The Cowboys and the Eagles meet for the first time this year with a great deal on the line for both teams. As we sit at the halfway point of the NFL season, these two clubs are at a crossroads as far as which direction the second half might take them.
In studying both, it is amazing to me how similar they really are. Starting with the records, that really tells the story of the season. I know head coach Jason Garrett won't say it, but I asked him Wednesday if he was coaching a desperate squad? His answer was that he didn't think so. OK, that's fair enough, but what do you call a team that is 3-5 and the loser of two straight games? I would say both the Cowboys and Eagles are desperate for a victory to try and build any type of momentum going forward.
Offensively, Philadelphia is still as explosive as any team I have seen this season. Where the Eagles have struggled, much like the Cowboys, is with turnovers and some breakdowns along the offensive line. The Eagles have lost four of their five starters in that group, but as we have learned over the years, nobody feels sorry for you. You plug new players in and do your best to make it all work.
Where the Eagles have really been banged up is at tackle. After losing Jason Peters on the left side, it's been a revolving door there ever since. King Dunlap is the starter now, but before that it was Demetress Bell. The Eagles have gotten into trouble by believing that Bell could be a serviceable swing tackle, although he is far from it. And, it looks like Bell will be pressed into duty once again this Sunday due to an ankle injury that Todd Herremans suffered in the New Orleans game on Monday night. Neither Dunlap nor Bell really move all that well and struggle when they have to deal with explosive charges up the field. The harder defenders take them up the field, the more of a struggle it is for them to work their feet and keep in front of their man.
Right guard Dennis Kelly is a liability as well. The longer that Kelly has to hold his block, the more likely he will break down with his technique. Last season, left guard Evan Mathis didn't allow a sack, and in the games I reviewed, he wasn't as bad as the others around him.
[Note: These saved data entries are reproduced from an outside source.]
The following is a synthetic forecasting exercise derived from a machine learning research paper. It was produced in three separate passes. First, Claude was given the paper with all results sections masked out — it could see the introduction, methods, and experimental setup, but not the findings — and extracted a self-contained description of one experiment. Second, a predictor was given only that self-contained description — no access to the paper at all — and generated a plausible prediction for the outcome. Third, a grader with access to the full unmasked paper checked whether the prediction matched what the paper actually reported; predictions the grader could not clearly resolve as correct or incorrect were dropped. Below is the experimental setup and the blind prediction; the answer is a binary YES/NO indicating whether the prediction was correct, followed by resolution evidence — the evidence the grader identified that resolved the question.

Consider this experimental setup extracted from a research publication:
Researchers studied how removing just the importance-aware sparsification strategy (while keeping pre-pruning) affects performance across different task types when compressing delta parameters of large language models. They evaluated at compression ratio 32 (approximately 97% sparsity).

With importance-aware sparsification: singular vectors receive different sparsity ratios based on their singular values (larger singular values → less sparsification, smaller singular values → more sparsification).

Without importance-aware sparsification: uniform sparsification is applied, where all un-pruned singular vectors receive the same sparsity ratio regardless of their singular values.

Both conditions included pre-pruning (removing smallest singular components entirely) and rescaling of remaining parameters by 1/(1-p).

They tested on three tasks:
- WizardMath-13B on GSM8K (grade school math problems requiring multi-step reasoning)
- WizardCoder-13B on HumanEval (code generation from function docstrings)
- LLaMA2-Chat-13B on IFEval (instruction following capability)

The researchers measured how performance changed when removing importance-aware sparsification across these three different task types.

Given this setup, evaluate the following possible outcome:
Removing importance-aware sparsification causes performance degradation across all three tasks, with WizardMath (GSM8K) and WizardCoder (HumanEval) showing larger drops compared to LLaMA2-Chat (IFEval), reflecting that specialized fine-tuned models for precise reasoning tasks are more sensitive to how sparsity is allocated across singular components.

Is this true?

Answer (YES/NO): NO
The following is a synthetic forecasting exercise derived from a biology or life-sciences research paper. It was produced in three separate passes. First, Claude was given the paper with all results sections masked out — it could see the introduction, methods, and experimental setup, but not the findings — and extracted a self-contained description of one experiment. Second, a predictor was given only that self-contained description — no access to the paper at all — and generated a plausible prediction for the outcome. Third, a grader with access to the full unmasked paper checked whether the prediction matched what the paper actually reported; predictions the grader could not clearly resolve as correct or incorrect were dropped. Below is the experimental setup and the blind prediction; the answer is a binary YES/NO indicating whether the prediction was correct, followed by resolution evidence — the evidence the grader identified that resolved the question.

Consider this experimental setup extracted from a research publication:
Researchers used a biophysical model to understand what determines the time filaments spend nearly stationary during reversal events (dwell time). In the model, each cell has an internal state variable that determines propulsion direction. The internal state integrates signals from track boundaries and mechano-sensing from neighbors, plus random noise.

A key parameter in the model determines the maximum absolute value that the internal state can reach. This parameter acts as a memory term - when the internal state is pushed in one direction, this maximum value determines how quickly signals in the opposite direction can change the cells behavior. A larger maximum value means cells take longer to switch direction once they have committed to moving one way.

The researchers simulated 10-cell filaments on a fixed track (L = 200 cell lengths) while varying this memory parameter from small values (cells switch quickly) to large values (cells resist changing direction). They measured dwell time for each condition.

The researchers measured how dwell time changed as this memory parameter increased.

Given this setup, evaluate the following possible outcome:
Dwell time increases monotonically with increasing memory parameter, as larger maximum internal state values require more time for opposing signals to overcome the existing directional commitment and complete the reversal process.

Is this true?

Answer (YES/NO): NO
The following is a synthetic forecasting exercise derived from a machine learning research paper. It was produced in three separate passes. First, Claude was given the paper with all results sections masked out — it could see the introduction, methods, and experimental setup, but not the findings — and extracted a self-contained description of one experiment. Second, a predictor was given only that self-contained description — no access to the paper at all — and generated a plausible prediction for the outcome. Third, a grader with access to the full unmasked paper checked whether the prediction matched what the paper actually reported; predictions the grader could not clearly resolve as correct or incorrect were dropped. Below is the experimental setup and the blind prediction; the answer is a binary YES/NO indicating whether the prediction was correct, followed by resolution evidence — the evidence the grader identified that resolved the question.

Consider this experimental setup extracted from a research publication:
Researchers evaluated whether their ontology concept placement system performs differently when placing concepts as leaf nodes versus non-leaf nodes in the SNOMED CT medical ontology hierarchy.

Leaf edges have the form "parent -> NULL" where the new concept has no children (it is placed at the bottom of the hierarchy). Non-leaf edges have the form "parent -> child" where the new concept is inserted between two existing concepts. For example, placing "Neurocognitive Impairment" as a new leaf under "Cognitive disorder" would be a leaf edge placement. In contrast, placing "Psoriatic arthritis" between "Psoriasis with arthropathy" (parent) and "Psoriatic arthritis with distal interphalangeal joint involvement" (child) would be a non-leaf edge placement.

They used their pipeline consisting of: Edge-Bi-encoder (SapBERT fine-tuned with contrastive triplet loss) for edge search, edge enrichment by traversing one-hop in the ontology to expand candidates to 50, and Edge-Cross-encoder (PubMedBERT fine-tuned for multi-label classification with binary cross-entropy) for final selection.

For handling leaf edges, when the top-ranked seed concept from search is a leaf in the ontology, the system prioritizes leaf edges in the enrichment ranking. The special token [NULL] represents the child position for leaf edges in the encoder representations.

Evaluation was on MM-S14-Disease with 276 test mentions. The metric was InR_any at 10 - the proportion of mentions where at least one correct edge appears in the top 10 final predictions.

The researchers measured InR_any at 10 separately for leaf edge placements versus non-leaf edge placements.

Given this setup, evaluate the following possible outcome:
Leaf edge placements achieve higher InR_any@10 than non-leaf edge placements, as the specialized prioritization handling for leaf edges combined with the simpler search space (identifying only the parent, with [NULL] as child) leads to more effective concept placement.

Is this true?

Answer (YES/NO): NO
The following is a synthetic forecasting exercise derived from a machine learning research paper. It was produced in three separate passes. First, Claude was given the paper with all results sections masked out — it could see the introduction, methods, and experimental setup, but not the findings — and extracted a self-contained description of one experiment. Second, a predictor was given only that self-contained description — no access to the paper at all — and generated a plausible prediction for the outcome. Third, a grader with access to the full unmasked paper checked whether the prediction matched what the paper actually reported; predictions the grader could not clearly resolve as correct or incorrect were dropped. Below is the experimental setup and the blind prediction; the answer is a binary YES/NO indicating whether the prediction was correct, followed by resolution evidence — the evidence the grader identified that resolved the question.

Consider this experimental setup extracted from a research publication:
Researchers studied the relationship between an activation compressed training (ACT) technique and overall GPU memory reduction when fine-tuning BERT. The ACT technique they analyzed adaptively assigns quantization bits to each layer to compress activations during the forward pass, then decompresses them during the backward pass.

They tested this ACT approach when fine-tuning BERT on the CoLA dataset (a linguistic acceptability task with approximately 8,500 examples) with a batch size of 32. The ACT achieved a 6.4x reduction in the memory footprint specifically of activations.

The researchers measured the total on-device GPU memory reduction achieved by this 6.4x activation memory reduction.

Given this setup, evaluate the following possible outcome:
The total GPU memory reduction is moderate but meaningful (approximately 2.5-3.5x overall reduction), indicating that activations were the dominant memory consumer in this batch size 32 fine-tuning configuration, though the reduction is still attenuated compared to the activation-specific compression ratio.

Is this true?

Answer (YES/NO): NO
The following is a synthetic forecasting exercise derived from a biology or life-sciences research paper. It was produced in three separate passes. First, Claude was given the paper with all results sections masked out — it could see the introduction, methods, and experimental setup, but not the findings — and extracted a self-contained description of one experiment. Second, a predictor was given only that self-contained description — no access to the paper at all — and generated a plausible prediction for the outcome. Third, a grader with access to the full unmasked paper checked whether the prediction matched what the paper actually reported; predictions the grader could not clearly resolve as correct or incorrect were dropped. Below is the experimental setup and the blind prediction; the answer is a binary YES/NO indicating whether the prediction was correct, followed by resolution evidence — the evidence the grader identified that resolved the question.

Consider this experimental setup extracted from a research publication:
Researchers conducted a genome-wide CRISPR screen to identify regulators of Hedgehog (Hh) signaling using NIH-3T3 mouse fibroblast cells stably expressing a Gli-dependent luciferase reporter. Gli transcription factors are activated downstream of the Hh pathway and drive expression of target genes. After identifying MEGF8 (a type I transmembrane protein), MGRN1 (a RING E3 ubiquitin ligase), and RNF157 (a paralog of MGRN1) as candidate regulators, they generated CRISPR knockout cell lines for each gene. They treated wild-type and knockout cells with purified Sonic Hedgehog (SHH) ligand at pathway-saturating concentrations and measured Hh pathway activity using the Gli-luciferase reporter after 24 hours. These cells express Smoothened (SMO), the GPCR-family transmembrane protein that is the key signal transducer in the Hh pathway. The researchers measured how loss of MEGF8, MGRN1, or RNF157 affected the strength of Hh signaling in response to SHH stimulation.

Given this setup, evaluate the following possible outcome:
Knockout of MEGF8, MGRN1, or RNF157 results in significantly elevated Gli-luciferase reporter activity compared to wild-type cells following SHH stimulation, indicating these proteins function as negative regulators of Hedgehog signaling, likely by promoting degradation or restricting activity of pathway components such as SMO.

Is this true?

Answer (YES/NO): YES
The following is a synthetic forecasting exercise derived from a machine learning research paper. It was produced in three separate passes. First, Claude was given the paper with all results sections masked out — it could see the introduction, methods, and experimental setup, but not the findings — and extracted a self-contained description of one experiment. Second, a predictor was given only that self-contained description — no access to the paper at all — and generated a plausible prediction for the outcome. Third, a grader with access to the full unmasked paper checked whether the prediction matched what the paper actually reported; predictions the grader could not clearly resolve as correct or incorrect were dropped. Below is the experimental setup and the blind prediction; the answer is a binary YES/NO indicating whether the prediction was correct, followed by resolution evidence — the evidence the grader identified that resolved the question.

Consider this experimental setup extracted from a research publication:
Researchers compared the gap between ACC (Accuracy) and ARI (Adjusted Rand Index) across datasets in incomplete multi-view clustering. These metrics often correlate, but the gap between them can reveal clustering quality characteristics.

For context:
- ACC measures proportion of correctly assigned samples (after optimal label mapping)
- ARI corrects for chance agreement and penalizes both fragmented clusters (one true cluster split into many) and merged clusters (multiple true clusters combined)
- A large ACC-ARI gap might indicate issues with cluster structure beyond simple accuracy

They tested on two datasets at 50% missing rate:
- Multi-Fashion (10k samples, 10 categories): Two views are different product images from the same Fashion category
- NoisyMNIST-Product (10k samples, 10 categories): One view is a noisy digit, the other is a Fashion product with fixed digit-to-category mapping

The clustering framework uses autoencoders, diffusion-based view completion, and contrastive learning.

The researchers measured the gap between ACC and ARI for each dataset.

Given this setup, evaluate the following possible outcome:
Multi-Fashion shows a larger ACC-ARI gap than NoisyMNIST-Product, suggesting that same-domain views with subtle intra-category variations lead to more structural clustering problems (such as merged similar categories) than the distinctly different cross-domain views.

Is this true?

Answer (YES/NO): NO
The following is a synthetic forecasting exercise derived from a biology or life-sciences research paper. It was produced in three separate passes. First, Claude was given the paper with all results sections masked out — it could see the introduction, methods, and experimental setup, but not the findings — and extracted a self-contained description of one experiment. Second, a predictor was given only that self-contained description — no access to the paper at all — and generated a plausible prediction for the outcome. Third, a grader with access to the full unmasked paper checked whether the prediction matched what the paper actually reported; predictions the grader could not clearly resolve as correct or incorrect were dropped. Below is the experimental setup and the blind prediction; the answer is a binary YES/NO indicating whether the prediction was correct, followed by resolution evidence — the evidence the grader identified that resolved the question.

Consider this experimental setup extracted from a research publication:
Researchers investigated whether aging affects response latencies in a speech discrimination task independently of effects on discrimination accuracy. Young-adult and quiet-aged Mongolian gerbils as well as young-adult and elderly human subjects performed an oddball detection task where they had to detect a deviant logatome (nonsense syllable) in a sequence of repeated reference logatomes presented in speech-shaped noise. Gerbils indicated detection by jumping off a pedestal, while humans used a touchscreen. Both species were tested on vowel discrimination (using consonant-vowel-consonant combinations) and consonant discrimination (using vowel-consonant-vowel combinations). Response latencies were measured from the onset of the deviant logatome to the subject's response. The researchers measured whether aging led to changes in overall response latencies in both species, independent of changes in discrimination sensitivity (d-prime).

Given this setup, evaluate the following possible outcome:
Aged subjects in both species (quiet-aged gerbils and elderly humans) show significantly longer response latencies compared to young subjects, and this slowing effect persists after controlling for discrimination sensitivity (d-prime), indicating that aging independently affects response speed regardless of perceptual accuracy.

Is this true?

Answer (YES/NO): YES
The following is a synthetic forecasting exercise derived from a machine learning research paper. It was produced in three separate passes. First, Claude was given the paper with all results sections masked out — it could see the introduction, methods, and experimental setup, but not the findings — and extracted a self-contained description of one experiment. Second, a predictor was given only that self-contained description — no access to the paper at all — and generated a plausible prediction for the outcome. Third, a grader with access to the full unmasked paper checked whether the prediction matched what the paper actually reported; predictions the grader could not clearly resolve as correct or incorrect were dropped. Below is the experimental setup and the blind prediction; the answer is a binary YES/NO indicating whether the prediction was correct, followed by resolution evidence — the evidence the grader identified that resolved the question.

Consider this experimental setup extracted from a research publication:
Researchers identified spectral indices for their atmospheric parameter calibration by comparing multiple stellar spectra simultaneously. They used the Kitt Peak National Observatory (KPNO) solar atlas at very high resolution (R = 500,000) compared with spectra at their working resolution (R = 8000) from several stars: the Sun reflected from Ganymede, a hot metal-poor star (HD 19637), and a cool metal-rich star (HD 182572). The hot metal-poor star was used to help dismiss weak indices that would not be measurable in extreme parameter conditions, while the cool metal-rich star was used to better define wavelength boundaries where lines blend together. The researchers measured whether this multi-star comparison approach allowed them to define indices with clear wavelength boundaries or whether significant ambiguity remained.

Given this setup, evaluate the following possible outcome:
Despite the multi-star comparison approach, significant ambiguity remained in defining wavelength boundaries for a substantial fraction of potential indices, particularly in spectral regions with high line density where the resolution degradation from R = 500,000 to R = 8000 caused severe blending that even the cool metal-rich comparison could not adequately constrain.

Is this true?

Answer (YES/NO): NO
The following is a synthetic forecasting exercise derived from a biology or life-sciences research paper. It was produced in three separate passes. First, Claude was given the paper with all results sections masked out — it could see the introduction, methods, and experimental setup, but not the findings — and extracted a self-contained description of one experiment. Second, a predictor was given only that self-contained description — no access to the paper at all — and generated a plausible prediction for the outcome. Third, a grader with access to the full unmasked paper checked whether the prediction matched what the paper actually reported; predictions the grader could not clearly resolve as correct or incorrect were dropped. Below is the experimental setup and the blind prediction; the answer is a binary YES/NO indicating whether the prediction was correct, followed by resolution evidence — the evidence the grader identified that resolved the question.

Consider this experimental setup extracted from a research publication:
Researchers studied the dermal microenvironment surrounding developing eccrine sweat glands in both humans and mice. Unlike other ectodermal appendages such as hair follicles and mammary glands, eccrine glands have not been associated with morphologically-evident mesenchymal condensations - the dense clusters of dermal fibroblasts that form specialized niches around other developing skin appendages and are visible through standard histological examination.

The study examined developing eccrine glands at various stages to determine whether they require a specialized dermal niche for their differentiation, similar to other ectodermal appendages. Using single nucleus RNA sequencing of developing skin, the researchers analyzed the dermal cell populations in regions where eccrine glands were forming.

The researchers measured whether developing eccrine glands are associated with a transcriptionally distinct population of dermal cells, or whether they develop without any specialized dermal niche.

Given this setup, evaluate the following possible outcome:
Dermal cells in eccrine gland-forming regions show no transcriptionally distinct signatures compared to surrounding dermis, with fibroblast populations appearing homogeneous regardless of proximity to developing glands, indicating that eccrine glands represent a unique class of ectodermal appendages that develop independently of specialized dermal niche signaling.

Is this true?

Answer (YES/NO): NO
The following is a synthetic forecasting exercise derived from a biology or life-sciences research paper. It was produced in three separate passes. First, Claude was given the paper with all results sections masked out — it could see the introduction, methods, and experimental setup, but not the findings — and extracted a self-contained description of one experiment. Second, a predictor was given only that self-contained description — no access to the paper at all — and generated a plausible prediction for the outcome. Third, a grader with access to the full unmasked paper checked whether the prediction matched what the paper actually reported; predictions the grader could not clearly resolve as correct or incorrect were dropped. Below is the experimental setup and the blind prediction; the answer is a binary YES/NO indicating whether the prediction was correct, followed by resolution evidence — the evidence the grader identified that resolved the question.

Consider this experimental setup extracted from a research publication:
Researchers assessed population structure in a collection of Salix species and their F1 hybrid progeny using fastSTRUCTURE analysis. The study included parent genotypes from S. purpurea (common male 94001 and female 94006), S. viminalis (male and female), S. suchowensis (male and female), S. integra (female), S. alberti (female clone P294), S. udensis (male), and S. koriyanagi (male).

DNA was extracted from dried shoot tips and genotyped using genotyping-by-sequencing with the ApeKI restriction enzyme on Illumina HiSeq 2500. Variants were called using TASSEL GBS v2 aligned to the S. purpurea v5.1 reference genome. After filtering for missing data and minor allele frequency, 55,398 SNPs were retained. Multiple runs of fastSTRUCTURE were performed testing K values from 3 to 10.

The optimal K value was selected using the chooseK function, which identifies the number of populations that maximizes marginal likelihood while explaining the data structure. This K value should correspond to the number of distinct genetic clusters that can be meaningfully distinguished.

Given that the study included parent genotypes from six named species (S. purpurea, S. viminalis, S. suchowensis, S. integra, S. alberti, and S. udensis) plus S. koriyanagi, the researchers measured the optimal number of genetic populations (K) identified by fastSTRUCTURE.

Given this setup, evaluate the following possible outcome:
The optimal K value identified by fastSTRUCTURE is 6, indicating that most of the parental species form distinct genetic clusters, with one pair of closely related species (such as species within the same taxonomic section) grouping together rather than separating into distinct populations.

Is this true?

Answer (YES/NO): YES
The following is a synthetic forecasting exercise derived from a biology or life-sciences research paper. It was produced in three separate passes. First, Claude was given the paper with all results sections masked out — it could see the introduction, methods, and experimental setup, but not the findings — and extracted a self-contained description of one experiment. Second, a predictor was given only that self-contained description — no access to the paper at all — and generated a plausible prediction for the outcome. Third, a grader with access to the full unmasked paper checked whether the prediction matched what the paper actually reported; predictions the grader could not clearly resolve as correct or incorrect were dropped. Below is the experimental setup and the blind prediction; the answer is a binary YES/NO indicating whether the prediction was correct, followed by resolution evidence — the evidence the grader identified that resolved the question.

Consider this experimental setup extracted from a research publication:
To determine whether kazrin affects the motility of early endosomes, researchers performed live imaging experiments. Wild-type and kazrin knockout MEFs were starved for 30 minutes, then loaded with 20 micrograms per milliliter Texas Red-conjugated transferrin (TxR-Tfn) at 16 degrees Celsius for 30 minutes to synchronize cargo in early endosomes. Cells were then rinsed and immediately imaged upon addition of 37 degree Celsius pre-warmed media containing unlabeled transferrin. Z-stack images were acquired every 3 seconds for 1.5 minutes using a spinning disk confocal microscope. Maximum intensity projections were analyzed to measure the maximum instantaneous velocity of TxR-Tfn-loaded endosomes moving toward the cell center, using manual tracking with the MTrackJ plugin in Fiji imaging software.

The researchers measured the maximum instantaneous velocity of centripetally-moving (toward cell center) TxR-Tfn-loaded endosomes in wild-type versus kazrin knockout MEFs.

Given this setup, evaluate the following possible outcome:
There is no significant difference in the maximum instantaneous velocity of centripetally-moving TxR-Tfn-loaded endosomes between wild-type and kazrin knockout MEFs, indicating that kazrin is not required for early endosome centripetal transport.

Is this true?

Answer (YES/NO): NO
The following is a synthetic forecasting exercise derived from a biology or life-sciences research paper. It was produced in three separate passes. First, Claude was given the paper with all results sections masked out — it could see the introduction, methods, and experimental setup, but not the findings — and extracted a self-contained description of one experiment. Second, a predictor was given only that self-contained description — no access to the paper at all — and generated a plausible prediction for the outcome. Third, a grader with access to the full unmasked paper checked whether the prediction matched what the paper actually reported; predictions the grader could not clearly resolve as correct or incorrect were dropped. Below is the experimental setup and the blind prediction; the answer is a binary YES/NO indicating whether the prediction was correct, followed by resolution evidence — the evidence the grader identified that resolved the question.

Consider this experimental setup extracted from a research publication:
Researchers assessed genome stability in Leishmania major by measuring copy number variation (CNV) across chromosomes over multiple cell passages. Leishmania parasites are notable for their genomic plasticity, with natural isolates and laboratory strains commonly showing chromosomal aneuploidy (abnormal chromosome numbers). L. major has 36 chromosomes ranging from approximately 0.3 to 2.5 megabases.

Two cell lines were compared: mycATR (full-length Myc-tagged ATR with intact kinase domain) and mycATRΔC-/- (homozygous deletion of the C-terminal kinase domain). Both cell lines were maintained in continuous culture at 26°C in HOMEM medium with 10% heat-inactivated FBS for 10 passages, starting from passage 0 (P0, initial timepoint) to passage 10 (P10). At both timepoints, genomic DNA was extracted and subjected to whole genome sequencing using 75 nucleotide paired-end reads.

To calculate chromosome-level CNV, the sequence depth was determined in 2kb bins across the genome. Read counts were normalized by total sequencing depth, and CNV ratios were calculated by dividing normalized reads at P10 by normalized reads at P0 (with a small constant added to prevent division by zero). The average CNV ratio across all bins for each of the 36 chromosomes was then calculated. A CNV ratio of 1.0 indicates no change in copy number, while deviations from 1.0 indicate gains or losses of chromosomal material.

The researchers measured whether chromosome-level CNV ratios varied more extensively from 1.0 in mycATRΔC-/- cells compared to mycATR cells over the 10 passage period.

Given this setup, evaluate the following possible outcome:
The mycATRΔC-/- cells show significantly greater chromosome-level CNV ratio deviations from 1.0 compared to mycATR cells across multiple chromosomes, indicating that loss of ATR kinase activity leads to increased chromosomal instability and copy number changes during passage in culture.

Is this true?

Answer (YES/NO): NO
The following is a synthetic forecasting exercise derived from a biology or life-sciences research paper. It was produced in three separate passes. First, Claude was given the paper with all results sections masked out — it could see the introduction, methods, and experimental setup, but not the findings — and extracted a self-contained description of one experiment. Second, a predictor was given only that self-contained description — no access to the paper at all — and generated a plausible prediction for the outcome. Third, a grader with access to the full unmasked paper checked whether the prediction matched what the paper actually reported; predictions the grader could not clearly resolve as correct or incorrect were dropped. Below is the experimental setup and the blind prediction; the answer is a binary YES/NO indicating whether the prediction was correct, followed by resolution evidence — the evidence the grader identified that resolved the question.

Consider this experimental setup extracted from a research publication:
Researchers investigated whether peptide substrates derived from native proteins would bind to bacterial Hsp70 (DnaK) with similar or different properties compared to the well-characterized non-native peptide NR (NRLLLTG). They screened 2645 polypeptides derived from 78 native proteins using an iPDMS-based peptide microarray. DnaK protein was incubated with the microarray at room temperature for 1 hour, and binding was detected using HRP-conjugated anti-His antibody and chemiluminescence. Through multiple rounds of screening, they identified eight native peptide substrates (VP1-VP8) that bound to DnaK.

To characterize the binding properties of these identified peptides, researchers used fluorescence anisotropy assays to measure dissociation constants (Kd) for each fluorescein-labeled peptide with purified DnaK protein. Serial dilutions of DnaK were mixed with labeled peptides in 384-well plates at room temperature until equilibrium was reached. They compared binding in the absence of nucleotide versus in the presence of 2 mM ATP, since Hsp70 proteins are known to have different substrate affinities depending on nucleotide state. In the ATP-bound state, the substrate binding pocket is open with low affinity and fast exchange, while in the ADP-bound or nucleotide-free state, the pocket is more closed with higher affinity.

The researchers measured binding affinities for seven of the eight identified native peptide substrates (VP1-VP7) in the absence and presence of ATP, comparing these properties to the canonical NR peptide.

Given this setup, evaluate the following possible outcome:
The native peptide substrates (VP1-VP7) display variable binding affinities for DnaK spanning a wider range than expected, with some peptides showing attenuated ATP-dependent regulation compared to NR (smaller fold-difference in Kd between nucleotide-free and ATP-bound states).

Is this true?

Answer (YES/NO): YES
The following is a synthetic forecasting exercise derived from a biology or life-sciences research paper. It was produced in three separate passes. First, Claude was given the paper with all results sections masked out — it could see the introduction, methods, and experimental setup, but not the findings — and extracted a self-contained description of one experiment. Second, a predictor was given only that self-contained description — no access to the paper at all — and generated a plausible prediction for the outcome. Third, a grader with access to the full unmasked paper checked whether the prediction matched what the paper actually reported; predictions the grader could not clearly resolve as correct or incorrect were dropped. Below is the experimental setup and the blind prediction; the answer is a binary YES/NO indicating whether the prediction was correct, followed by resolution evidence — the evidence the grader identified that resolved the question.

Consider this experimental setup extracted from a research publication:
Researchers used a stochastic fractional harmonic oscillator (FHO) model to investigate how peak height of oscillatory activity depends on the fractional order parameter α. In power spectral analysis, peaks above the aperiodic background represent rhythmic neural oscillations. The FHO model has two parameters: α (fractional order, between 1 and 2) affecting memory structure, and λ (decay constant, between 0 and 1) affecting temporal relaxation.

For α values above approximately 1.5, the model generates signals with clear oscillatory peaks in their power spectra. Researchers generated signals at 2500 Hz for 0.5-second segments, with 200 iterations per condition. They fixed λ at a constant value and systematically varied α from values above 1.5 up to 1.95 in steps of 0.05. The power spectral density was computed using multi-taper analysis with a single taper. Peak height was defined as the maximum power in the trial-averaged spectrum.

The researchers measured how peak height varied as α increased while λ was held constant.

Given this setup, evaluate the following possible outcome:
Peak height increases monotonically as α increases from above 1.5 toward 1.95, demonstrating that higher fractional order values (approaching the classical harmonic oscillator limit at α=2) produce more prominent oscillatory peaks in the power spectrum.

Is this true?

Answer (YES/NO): YES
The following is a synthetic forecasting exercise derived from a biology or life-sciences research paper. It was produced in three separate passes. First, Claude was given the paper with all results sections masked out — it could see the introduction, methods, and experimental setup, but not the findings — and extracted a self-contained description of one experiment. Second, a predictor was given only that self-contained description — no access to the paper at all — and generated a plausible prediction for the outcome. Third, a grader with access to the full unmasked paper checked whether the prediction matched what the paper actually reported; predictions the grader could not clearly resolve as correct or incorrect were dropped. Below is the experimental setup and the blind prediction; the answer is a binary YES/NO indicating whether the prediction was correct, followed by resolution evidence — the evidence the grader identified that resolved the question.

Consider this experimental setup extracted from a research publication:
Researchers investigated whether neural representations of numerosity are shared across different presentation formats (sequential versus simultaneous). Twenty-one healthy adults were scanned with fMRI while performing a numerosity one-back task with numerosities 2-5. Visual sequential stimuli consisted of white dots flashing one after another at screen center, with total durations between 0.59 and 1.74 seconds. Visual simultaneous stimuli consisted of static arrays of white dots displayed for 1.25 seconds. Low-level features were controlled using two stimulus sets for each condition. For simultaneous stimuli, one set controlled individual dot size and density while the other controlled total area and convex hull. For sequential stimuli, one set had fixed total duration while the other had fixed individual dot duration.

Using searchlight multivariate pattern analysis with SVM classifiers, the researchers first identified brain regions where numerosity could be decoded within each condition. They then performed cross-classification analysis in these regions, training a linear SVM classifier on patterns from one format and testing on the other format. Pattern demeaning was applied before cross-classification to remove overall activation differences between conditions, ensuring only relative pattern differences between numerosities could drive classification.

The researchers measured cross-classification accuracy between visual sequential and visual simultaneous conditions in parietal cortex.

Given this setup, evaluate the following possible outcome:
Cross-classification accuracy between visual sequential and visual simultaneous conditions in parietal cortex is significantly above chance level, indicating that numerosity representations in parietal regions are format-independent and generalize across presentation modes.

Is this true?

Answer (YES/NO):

Just as we've seen from Dallas this year, the Eagles line really struggles with movement. The more you make them adjust, the more pressure it puts on them to sustain their blocks. Look for Cowboys defensive coordinator Rob Ryan to keep attacking this offensive line with movement until they prove they can block it, which might not happen at all.
The Michael Vick that I have studied this season isn't even close to what we have seen from him in years past. When Vick first came into the league, he was not an accurate passer at all. While with Atlanta, he didn't develop as a passer, but since he has been the quarterback in Philadelphia, he has made significant progress in that part of his game.
But this season has been a different story and maybe this has to do more with the constant shots that he has taken behind this offensive line. I have always believed that the best way to play Vick is to hit him every chance you get because it affects how he moves in the pocket and it makes him slow down. When Vick is at his best is when he can take the snap, and let the ball fly without making any reads. There is no doubt that he is still dangerous in the pocket, but his ability to escape when protection breaks down is legendary.
The most alarming area of Vick's game this season has been the turnovers. To put it bluntly, he has been a turnover machine, and it really hasn't mattered where he is on the field or in the red zone. His carelessness with the football is one of the main reasons why his team sits at 3-5.
With all that has gone on with the Eagles offense, there is a side of me that really believes that head coach Andy Reid is going to make this game against the Cowboys about LeSean McCoy and his talents. If Reid doesn't want to expose Vick to any more potential problems turnover-wise, handing or throwing the ball to McCoy is never a bad thing, the results usually proving favorable. What Ryan and his defense have to be ready for is stretch plays, sprint draws and screens, with the possibility of any of these occurring at any point on the field.
McCoy is a nightmare to defend because of his ability to take simple plays and make them explosive. When you play McCoy you had better be ready to tackle well because he is not an easy runner to bring down. There was some questionable tackling by the Cowboys in the fourth quarter of the Falcons game, something that cannot happen again this week if they expect to win.
I didn't know much about Bryce Brown's game, but the rookie running back looked really nice in the loss to the Saints. He is a physical rusher that can get the ball to the edge but also finish with some power.
Looking at these Eagles receivers, I also like to include tight end Brent Celek in the group because of his ability to work down the field. It's still an explosive bunch when you talk about DeSean Jackson and Jeremy Maclin. Where the Cowboys struggled last week against the Falcons were on the routes that were across the middle of the field inside. Celek likes to work the middle, but you will see Jackson and Maclin do the same.
I would not call these guys great route-runners like the Giants, but they play at a much faster pace, meaning if you are chasing them, you are most likely way behind. I mentioned that Vick has had some troubles getting them the ball on the move, which is something that he has executed outstandingly in the past.
There is no doubt in my mind that if the Eagles do try and feature McCoy that they will still take some shots down the field, especially very early in the game to try and get things going in the right direction for this offense.